## YOUR ASSIGNMENT
All lines from the one containing "[crowd-labeled camera trap]" through the final line of the entries are to be written out verbatim; no other line is to be included.

## RECORDS FOR THE EXERCISE

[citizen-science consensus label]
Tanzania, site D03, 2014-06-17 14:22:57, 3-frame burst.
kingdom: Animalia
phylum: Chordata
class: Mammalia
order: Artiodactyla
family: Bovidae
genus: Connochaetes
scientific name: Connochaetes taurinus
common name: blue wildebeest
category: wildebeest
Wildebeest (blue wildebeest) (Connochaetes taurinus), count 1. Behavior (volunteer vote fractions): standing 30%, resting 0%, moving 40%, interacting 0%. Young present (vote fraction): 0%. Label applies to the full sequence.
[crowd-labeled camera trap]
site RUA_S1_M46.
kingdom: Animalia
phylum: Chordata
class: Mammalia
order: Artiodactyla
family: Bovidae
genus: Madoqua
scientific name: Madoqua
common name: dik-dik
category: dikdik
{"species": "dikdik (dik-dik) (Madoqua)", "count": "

## YOUR RESPONSE
[crowd-labeled camera trap]
site RUA_S1_M46.
kingdom: Animalia
phylum: Chordata
class: Mammalia
order: Artiodactyla
family: Bovidae
genus: Madoqua
scientific name: Madoqua
common name: dik-dik
category: dikdik
{"species": "dikdik (dik-dik) (Madoqua)", "count": "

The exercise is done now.